[rescue] E10k systems coming down in price
Skeezics Boondoggle
skeezics at q7.com
Fri Jul 18 11:42:46 CDT 2003
On Fri, 18 Jul 2003, "Joshua D. Boyd" wrote:
>
> On Fri, Jul 18, 2003 at 10:14:51AM -0400, Curtis H. Wilbar Jr. wrote:
> > On a machine like an E10K, it would be nearly pointless to run anything but
> > Solaris.
> >
> > Currently even if Linux, FreeBSD, and NetBSD ran on the E10K (I do not
> > believe any of them do yet), none of them would be anywhere near as
> > efficient in MP/MT as Solaris. Solaris's scheduling threads within
> > the kernel alone makes a big difference in MT performance as your
> > processor count goes up.
Actually, I recall an email from a friend and Linux kernel banger who
showed the output of Linux booting on an E10k, so they must have at least
rudimentary support for the Gigaplane...
> > Don't get me wrong, I like allBSD, and Linux, and pretty much most UNIX,
> > but for a box this big, the money you would save by running non Solaris
> > is going to be lost in the performance penalty you will pay for not really
> > "using" the hardware to it's fullest.
>
> That theory only holds for people hoping to use the E10k for commercial
> reasons. For non-commercials reasons, all the money you save is money
> you save, since the operating inefficiency doesn't result in lost
> profits anyway.
Well, you also lose a lot of the nifty features that make machines like
the E10k so cool - hot swapping system boards, for example. I think the
idea behind machines of that scale is that you plug it in, turn it on, and
let it run forever - having to reboot for something as mundane as a board
or CPU failure is unacceptable. :-) Other things, like support for
domains, inter-domain networking, environmental monitoring, etc. probably
aren't there yet, either.
Those are the things that differentiate Solaris, along with other features
in the kernel that allow for massive scalability. Sun abandoned the
"uniprocessor mode" vs. "multiprocessor mode" thing quite some time ago,
so the Linux guys like to beat up on the fact that on single-user or even
1-4 way small SMPs that Linux is faster - and in some tests it certainly
may be (context switch times, faster fork(), etc.) However, get beyond
12-16 CPUs and it falls over, while Solaris is just starting to hit its
stride. It just doesn't make sense to cram all those high-end features
into the typical Linux distribution, but I expect that in time there will
be a Linux optimized for larger systems.
Personally, though, I would find a Linux monoculture just as odious and
unpleasant to contemplate as a Windows monoculture; nobody has a monopoly
on good ideas, and the narrowing of choices is not only personally
grievous but, I think, dangerous to the health of the industry as a whole.

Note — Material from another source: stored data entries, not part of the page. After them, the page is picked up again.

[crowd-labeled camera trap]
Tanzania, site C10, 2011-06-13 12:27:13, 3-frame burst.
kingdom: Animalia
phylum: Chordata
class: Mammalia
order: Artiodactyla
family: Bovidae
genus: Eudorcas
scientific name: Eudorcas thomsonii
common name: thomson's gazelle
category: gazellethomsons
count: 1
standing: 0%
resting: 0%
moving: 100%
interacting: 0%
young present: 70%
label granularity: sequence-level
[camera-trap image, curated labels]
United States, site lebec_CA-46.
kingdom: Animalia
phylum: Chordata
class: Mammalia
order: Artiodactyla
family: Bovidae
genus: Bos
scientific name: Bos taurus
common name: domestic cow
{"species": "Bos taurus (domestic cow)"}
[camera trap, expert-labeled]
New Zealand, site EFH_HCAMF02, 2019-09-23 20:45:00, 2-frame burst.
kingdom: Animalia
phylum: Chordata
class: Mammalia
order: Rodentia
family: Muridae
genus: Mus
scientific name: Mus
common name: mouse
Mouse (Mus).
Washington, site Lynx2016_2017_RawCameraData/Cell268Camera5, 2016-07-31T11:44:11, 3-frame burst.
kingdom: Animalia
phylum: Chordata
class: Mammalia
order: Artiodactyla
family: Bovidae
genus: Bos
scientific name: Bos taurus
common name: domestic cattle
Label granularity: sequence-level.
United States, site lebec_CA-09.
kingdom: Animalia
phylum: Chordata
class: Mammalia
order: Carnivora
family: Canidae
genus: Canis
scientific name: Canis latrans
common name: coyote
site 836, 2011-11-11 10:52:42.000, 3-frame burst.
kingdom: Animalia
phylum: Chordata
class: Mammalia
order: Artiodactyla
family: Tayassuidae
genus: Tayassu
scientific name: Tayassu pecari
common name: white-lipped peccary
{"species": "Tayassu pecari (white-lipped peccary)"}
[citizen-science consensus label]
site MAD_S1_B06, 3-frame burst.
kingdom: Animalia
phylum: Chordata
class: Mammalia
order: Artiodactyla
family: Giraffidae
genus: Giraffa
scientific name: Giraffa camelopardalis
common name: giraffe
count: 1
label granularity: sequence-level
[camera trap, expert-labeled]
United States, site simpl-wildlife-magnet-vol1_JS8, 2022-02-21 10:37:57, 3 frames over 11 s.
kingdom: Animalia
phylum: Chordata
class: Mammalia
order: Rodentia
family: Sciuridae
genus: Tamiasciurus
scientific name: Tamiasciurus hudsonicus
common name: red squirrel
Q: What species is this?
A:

This may be unfair to the more passionate Linux advocates out there, but
Linux without commercial Unices to emulate/copy/steal from would be just
as dead as Windows without Apple to emulate/copy/steal from.
But hey, if "the market decides" our computing future is 100% Wintel and
the last remaining OS and microprocessor choices narrow to just the latest
commodity crap pumped out of Redmond and Santa Clara, well, I'll just play
with my old computers and go do something else for a living. Be a plumber
or something. Which is very similar to system administration, if you
think about it.
> Besides, how are the various free OSs supposed to get better if they
> don't have machines to work on?
Yeah. The OSDL was supposed to do that... I'll just refrain from comment
since I've had a couple of very talented friends who worked there and
bailed on the place.
<peave> Besides, large systems are "dead," remember? The so-called Top 500
Supercomputers list is now full of Wintel clusters (and clusters in
general). Am I the only one who finds that virtually useless? If you
have a problem to solve that isn't particularly well suited to
partitioning over a grid or cluster and you just want to find out which
_machine_ is the biggest/best/baddest for the task, the Top 500 rankings
don't tell you that anymore. If you want to add up all 30 machines in
your basement and your cell phone, toaster, PDA, your microwave and the
Postscript interpreter in your printer and publish a list of Top 500
Supercomputing _sites_, based on the aggregate computing power, then
that's fine - but just call it what it is. I'd still like to know how the
large systems rank in terms of running one single OS image in
non-clustered, non-grid, single standalone system configurations.
Y'know, who's waving one big willy instead of 4,096 little ones. :-) Maybe
it's irrelevant, nowadays. But it seems silly to be ranking who can pile
up the most boxes, rather than which individual boxes can do the most work
(so that you can then pile up a bunch of those! :-) </peave>
La la la, it's Friday, only 7 more hours 'til beer:30.